コーティング方法③スパッタリング
2021.12.08
スパッタリング…またよく分からない言葉が出てきましたね。このスパッタリング、もしかしてイオンプレートと同じものと思っていませんか?
じつは私がそうでした。「ステンレスの表面に金とか黒の色をつける技術でしょ?」みたいな。
それも間違いではないのですが、イオンプレートとスパッタリングではステンレス表面に膜をつくる方法が異なります。
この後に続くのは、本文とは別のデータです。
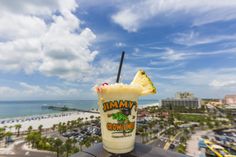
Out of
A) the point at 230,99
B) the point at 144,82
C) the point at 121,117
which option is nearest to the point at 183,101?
the point at 230,99

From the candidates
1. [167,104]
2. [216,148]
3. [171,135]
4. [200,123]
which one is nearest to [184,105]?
[167,104]

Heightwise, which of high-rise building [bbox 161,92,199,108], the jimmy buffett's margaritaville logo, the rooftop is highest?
the jimmy buffett's margaritaville logo

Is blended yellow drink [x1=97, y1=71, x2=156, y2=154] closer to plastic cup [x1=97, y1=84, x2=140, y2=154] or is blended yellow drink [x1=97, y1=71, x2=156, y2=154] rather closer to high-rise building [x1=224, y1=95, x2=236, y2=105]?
plastic cup [x1=97, y1=84, x2=140, y2=154]

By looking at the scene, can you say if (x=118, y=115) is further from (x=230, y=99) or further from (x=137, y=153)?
(x=230, y=99)

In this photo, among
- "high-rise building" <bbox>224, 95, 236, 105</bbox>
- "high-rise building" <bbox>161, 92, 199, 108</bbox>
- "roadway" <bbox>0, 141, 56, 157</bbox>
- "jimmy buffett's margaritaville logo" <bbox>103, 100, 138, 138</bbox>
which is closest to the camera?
"jimmy buffett's margaritaville logo" <bbox>103, 100, 138, 138</bbox>

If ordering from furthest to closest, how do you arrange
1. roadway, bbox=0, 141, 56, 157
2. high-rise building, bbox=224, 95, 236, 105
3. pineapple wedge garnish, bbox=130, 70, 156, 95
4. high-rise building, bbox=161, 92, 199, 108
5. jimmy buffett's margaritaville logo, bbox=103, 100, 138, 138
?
high-rise building, bbox=224, 95, 236, 105, high-rise building, bbox=161, 92, 199, 108, roadway, bbox=0, 141, 56, 157, pineapple wedge garnish, bbox=130, 70, 156, 95, jimmy buffett's margaritaville logo, bbox=103, 100, 138, 138

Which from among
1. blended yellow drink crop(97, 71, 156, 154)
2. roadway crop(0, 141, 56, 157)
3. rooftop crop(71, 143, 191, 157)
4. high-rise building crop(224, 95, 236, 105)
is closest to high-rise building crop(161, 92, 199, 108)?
high-rise building crop(224, 95, 236, 105)

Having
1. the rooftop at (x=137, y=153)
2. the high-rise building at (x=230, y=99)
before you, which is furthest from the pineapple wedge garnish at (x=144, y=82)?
the high-rise building at (x=230, y=99)
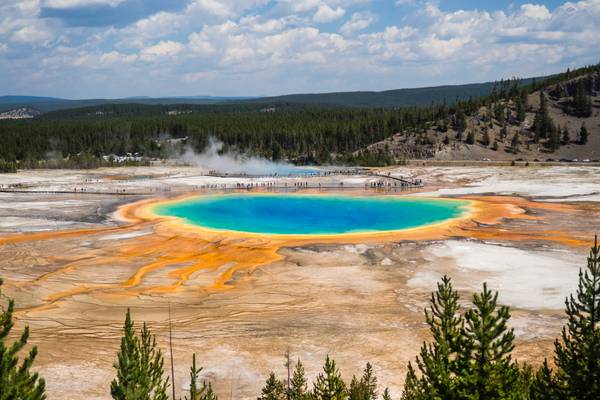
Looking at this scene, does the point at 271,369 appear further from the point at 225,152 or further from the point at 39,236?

イオンプレートは金属を電気的に蒸発させて、その蒸気を対象物の皮膜にする技術(詳しくはコーティング方法②イオンプレートをご覧ください)。かたやスパッタリングは、金属にガスやプラズマといった力をぶつけて原子を飛び出させ、その原子が化合物となり対象物の皮膜にする技術なのです。
下のイメージ図をご覧ください。
どうです!?とっても分かり…にくいですよね。かなり簡略化したイメージ図なので仕方ないのですが、それにしても分かりにくい!
そこで、こんなものを用意してみました。
下の写真をご覧ください。
なんの写真だかお分かりですか?そう、水族館で開催されるシャチのショーです。
すごいですよねぇ。あんな大きな体であのジャンプ力。まさに圧巻です。
さて、このシャチショーで一番盛り上がるのは、大ジャンプした後の大量の水しぶきで観客をずぶ濡れにするパフォーマンスです。子どもたちはわざと最前列に陣取ってずぶ濡れになり、本人は大喜び、お母さんは大激怒、なんて光景が目に浮かびますね。
ではこれをスパッタリングに置き換えるとどうなるでしょう。
◆プール⇒真空炉 ◆プールの中の水⇒皮膜原料(例:Ti) ◆シャチ⇒ガス、プラズマ ◆水しぶき⇒皮膜原料の化合物(例:Tin)
◆子ども⇒対象物(例:SUS) ◆ずぶ濡れになった子ども⇒皮膜が形成された対象物
プールの中の水(皮膜原料)にシャチ(ガス、プラズマ)が勢いよくぶつかり、それによってプールの中の水(皮膜原料)が勢いよくはじけ水しぶき(化合物)となり、観客席最前列の子ども(対象物)にかかりずぶ濡れ(皮膜形成)になる、という訳です。
いかがでしょうか。
イオンプレートもスパッタリングも対象物に皮膜を形成することに変わりありませんが、その方法が異なるという訳です。この違いは意外と知られていないので、知っているとお得ですよ。
今回のステンレスコラム「コーティング方法③スパッタリング」いかがだったでしょうか。
こちらのコラムでは「よく聞く言葉だけどいまいちピンとこない」「先輩や同僚に今さら聞くのもちょっと恥ずかしいな」というお客様の声にお応えし、なるべく分かりやすい言葉でいろいろな技術や事例を紹介していきます。
次回以降もどうぞよろしくお願いいたします。